“Belgium, Welcoming Land,” which opened last month, explores the history of immigration to the country through photographs, testimonies and other artifacts. The Brussels museum reopened briefly after the 2014 attack, but has been closed for renovations for the past several months.
The exhibition will remain open until March 19, which will be the sixth anniversary of the murder of four Jews in Toulouse, France, also by an Islamist.
A French national who fought in Syria, Mehdi Nemmouche, is standing trial for carrying out the attack in Belgium and killing two Israeli tourists, a worker of the Jewish museum and a volunteer. Like Nemmouche, the Toulouse killer was born in Europe to a family originating in the Middle East.

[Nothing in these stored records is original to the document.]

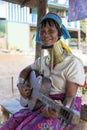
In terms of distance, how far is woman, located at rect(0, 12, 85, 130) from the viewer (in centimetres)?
166

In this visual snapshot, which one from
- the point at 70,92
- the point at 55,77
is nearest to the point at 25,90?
the point at 55,77

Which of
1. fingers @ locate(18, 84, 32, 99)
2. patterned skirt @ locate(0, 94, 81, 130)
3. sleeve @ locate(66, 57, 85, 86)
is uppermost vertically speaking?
sleeve @ locate(66, 57, 85, 86)


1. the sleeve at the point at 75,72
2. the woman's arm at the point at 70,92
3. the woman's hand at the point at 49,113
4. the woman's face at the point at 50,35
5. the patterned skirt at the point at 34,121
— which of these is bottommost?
the patterned skirt at the point at 34,121

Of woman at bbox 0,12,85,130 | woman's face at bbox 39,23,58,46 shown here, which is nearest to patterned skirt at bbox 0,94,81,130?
woman at bbox 0,12,85,130

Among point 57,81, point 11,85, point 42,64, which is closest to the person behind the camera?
point 57,81

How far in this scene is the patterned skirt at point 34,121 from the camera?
1651mm

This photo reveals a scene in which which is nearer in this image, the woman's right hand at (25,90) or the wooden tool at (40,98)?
the wooden tool at (40,98)

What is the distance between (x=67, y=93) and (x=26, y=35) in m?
16.5

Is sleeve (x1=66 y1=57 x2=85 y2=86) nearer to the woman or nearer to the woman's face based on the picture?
the woman

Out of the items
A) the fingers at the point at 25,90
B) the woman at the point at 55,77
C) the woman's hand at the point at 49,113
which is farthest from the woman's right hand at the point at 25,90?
the woman's hand at the point at 49,113

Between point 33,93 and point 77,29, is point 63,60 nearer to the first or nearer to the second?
point 33,93

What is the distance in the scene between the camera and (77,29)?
20484 mm

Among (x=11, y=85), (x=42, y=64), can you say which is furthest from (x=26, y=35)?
(x=42, y=64)

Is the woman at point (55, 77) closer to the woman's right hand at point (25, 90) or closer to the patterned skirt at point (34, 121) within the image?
the patterned skirt at point (34, 121)
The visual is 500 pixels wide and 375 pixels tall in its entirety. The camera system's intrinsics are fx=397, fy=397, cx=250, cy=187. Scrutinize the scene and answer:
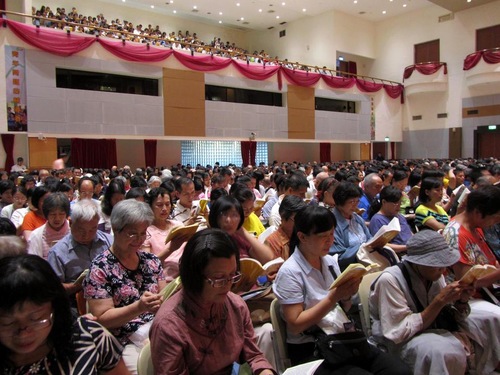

Pascale Falek-Alhadeff, the curator of the new exhibition, said on the Belgian broadaster RTBF that the exhibit was meant also to encourage the creation and opening in Belgium of a museum dedicated to immigration.
“This exposition is a wake-up call, reminding us that in 2017, in view of recent events, it is more necessary now than ever before to have such a museum,” Falek-Alhadeff said in reference to a museum devoted to immigration. The problems connected to immigration “need to be treated through historical and a historical consciousness, complemented by art.”
However, she added, the exhibit also underlines cultural commonalities among immigrants as a means for countering intolerance.